Uit de KEV 2022 bleek dat de klimaatdoelen met het toen vastgestelde en voorgenomen beleid niet gehaald zouden worden. Het extra beleidspakket (Voorjaarsnota 2023) zorgt ervoor het aangescherpte doel voor hernieuwbare energie binnen bereik ligt.
Klimaat- en Energieverkenning (KEV)
Doelstellingen finaal energieverbruik
Het Nederlandse doel voor energieverbruik bij eindgebruikers is eerder dit jaar door een herziening van de Europese Energiebesparingsrichtlijn EED aangescherpt van maximaal 1837 naar maximaal 1609 petajoule in 2030. Met de extra beleidsmaatregelen wordt het oude doel voor finaal energiegebruik gehaald. De aangescherpte doelstelling vergt een daling van 15 procent in het energieverbruik ten opzichte van 2021. Dit ligt net binnen de geraamde bandbreedte van 1566 tot 1818 petajoule. Dat betekent dat alles moet meezitten om het doel in 2030 te halen.
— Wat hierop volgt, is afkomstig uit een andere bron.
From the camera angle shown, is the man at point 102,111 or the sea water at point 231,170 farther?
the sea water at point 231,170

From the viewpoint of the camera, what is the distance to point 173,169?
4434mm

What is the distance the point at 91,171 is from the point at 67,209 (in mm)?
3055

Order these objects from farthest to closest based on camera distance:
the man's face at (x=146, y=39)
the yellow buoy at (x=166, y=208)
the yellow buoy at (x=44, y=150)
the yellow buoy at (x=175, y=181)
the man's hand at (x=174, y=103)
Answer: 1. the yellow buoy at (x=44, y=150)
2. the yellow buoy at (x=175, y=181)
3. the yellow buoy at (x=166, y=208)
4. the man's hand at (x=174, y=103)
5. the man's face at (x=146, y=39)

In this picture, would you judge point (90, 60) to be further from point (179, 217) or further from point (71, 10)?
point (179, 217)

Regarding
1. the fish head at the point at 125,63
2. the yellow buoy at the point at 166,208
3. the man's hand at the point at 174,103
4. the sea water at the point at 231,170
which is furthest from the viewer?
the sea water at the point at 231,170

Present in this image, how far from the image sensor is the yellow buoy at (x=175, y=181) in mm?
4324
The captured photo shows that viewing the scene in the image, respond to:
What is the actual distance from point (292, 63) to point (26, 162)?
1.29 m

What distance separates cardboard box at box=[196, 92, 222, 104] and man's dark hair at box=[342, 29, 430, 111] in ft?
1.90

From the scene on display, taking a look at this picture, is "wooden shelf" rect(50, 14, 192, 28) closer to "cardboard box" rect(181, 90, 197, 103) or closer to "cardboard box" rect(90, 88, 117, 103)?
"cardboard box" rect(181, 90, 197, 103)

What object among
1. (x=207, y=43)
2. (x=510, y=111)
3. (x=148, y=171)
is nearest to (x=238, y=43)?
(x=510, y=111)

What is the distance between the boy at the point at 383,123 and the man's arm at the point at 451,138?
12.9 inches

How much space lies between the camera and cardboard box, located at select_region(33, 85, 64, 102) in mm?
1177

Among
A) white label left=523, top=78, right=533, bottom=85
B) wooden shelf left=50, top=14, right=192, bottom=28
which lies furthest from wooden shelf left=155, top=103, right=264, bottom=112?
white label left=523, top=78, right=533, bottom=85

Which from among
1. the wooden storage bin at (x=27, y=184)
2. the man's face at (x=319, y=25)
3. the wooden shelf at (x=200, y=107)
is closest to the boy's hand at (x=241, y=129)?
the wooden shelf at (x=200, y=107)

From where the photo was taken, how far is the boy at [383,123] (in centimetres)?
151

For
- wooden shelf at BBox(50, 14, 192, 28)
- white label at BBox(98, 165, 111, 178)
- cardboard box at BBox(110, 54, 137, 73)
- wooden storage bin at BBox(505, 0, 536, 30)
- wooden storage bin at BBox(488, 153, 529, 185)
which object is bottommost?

Door de plannen uit de Voorjaarsnota Klimaat daalt het finaal energieverbruik in 2030 met 115 petajoule. Dit is te danken aan meer elektrische voertuigen en Betalen naar Gebruik (ongeveer 60 petajoule), maatwerkafspraken met de industrie (ongeveer 35 petajoule) en warmtepompen, energiebesparingsplicht en uitfasering van huurwoningen met slechte energielabels (ongeveer 20 petajoule).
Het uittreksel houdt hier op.